医療・福祉クラウド:睡眠モニタリングセンサクラウドサービス(IoT/M2M)開発

産学官連携によるオープンイノベーション
組織や業種等の壁を越えた技術・ノウハウ・人材による共創

少子高齢化、医療・介護の高度化・多様化、生活者ニーズ等が大きく変わる中、医療・介護分野にICT(情報通信)の技術融合を促進し、社会的な課題解決、新たな価値の創出等を目指す取り組みが加速しています。このような背景のもと、弊社は産学官連携プロジェクトにおいて、学術研究機関の基礎研究、独自技術を事業化・実用化に結び付けるために、センサデータを活用した全く新しい睡眠モニタリングクラウドの構築を担当しました。
昨今、老若男女問わず、睡眠がQOL(Quality of Life:生命・生活の質)に直接的な影響を及ぼすことが明らかになっています。一方、閉塞性睡眠時無呼吸症候群(OSAS)が大きな社会問題となる中、健康的に年齢を重ね、一人一人のライフスタイル、価値観に合った睡眠モデルの可視化と改善、生活水準の向上を目指す上で新しい計測・評価方法が求められていました。特にこれまでの終夜睡眠ポリグラフ検査、ホルタ心電図等による診断は、高精度な睡眠状態の解析が可能である一方で次のような課題を抱えておりました。
・大量のセンサ・機器を人体に装着・接続する必要があり、患者(生活者)の負担を強いること
・病院、スリープクリニック等でプロの医療スタッフによる実施が必要であること
・日常の長期睡眠モニタリングに不向きであること
・睡眠状態診断機器・装置が高いこと

無拘束、非接触で心拍数、呼吸数、体動を測定することができる
全く新しい睡眠モニタリングクラウド

日常生活において生活者に一切負担を掛けずに、高性能・低価格かつ自動的な計測手段と評価方法の開発が望まれる中、本プロジェクトでは枕の下にセンサボードを敷き、睡眠時の呼吸動作と心臓拍動に由来する微小な圧力変動を検出し、そのデジタル化されたデータをネットワーク経由で自動的に遠隔のクラウド環境に蓄積する手法を採用しました。データ処理は、Wavelet変換を用いてセンサボードが計測した生体信号から呼吸および心拍波形を抽出し、特徴点検出アルゴリズムにより心拍数、呼吸数、体動などを自動的に検出する手法が用いられました。
本プロジェクトにおいて、弊社はIoT/M2M、センサを活用したクラウドプラットフォーム設計・開発の経験とノウハウを活かし、クラウド基盤上にあらゆる機器・デバイス(センサ等)のデータを収集することができるゲートウェイ機能を実装したM2Mプラットフォーム環境の構築とクラウドアプリケーション(ソフトウェア)構築を担当しました。

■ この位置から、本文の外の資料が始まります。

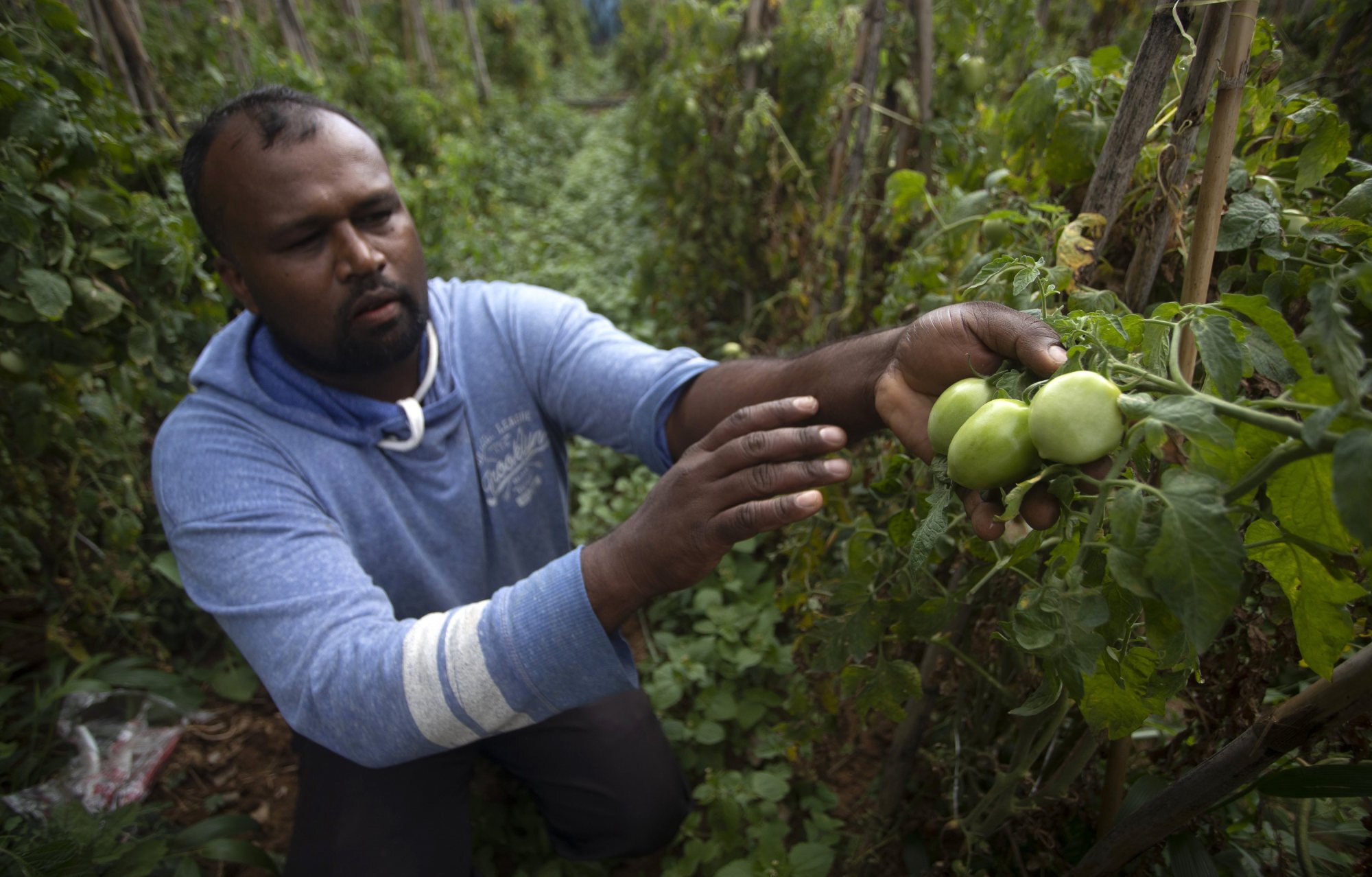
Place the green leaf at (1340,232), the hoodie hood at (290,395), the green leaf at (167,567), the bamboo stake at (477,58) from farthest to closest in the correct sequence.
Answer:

睡眠品質の分析、健康状態のモニタリング健康診断から、睡眠時無呼吸症候群、
不整脈疾患等のスクリーリングに活用可能

このたびの睡眠モニタリングクラウドは、心拍、呼吸波形、体動に加え、いびき等の音声データ、温度、湿度、照度等の環境データ等も高精度に導出できるため、測定したデータを解析・可視化することで、
・生活者の睡眠品質の分析
・健康状態のモニタリング
・日常睡眠増進製品・サプリメントの評価
・睡眠時無呼吸症候群、不整脈疾患の診断
等に活用することが可能となります。また、高齢者福祉施設をはじめ地域の病院・診療所・介護施設等、医療関係機関との連携や情報共有を図ることにより、生活者の診療、治療の質的向上を目指す、地域医療連携体制の構築にも寄与して行くことが期待できます。